Dependence of effective anisotropy constants (K_eff) of Ba_0.5Co_0.5Al_xFe_12−xO₁₉ on Al³⁺ content and calcination temperature

4 Conclusions

Al substituted M-type Ba-Co hexaferrite with composition Ba_0.5Co_0.5Al_xFe_12−xO₁₉ (x = 0, 0.08, 0.16, and 0.24) was successfully synthesized by the ball-milling assisted ceramic process. XRD and SEM analysis confirm the formation of M-type Ba-Co hexaferrite with platelet-like morphology when Ba_0.5Co_0.5Al_xFe_12−xO₁₉ (x = 0, 0.08, 0.16, and 0.24) precursors are calcined at 950 °C in air for 3 h. Lattice parameters “a” and “c” values of Ba_0.5Co_0.5Al_xFe_12−xO₁₉ decrease with the increase in substitution content (x). Average crystallite size of Ba_0.5Co_0.5Al_xFe_12−xO₁₉ sample, calcined at 1150 °C, decreases obviously after substituting Fe³⁺ ions by Al³⁺ ions. The is because the bond energy of Al³⁺–O²⁻ is much larger than that of Fe³⁺–O²⁻. Magnetic characterization indicates that substitution of Fe³⁺ ions by Al³⁺ ions can improve the specific saturation magnetizations and coercivity when Ba_0.5Co_0.5Al_xFe_12−xO₁₉ precursors are calcined at 950 °C. However, when Ba_0.5Co_0.5Al_xFe_12−xO₁₉ precursors are calcined at 1050 and 1150 °C, specific saturation magnetization of Al-substituted samples decreases with the increase in substitution content (x). Ba_0.5Co_0.5Fe₁₂O₁₉, calcined at 1150 °C, has the highest specific saturation magnetization value (56.07 emu/g), remanence (28.66 emu/g), and moment (10.76 µ_B); Ba_0.5Co_0.5Fe₁₂O₁₉, calcined at 1050 °C, has the highest coercivity value (2401.03 Oe) and effective anisotropy constants (131725.30 erg/g).
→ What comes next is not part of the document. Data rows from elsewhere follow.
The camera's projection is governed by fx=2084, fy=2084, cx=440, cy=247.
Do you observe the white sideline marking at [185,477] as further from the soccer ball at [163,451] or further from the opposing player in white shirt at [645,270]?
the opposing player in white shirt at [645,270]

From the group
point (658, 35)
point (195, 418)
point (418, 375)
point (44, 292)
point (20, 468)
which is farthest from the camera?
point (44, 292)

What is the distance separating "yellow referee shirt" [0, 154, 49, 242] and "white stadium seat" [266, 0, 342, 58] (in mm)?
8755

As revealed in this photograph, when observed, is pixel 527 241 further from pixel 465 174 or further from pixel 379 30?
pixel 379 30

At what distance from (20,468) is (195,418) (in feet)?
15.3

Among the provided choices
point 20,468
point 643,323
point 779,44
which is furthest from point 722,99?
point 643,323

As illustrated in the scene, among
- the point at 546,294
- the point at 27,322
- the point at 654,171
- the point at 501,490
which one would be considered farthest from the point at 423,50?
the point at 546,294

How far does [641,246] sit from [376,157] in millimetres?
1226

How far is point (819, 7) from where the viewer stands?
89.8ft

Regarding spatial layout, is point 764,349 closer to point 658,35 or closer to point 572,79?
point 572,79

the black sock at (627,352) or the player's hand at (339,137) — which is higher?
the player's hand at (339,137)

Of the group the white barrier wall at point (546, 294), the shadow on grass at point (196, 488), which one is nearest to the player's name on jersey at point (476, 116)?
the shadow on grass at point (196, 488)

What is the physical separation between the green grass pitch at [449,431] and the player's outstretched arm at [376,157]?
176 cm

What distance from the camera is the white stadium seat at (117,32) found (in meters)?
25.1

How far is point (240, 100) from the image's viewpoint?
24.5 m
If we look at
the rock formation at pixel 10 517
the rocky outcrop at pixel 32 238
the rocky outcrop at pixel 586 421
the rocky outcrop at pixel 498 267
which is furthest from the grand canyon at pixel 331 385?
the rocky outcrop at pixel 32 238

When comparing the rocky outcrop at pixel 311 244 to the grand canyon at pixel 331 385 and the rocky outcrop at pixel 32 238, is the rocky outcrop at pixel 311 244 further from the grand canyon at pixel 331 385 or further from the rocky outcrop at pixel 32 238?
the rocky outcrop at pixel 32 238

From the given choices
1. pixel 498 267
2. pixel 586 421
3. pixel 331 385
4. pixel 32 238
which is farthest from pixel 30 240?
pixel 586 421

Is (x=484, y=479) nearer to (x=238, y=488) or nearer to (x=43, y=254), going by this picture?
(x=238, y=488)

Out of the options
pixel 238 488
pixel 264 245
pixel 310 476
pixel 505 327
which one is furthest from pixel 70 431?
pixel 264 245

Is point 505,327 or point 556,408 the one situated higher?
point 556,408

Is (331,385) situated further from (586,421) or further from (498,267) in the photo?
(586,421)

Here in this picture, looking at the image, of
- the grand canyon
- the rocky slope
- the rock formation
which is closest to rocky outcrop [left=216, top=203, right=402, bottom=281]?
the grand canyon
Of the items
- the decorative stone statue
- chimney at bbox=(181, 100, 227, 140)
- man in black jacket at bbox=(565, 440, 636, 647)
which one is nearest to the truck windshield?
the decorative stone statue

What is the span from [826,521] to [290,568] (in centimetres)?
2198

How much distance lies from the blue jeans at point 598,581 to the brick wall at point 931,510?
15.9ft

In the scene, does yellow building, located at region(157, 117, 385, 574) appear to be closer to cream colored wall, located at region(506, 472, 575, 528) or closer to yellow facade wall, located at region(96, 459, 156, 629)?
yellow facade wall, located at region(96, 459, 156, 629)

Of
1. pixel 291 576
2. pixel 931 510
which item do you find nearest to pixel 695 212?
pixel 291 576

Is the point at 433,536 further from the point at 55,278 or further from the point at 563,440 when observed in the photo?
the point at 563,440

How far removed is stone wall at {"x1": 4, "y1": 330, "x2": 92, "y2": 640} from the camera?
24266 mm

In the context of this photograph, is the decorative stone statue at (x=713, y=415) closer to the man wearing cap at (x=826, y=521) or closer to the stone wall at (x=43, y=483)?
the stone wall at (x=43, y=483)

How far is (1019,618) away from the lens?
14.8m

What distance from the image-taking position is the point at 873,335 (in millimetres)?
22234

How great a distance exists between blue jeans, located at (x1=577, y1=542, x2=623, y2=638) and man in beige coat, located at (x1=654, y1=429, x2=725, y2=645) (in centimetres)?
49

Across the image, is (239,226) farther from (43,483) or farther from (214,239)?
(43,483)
With the increase of doping content (x), magnetic domain type of ferrites, calcined at 1050 and 1150 °C, changes from a single magnetic domain to a multi-domain type. Based on a low value of coercivity, hexagonal Ba_0.5Co_0.5Al_xFe_12−xO₁₉ is a kind of promising material for sensing and electromagnetic applications.